● Aim of the task
Tally how many lines of the items below contain the string "background", treating case as significant. Reply with that number alone.

^^^^^^^^^^^^^^^^

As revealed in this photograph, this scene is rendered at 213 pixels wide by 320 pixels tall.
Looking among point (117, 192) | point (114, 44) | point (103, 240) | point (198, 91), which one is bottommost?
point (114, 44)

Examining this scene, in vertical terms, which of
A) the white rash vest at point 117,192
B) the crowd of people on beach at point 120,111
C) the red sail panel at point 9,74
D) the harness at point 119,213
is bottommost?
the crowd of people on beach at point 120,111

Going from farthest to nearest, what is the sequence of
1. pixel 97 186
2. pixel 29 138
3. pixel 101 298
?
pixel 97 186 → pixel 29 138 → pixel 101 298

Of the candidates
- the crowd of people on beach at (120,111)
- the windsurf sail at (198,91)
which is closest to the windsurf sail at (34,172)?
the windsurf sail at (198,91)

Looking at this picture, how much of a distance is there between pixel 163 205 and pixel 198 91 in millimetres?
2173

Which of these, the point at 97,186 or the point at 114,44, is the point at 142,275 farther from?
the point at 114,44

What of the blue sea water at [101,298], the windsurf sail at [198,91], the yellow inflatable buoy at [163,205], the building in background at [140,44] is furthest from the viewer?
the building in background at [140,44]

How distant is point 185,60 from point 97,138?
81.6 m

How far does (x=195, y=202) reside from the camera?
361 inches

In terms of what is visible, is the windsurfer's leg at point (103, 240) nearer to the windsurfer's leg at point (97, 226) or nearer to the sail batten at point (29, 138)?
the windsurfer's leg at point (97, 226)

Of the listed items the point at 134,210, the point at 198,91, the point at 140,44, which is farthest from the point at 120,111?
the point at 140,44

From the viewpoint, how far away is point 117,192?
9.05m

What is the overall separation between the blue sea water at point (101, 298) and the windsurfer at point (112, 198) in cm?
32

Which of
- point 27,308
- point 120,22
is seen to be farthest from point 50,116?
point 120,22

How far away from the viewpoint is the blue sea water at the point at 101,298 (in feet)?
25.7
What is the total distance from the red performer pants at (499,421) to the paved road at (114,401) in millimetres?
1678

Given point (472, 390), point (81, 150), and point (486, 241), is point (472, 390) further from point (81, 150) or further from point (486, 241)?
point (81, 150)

^^^^^^^^^^^^^^^^

● Exercise solution
2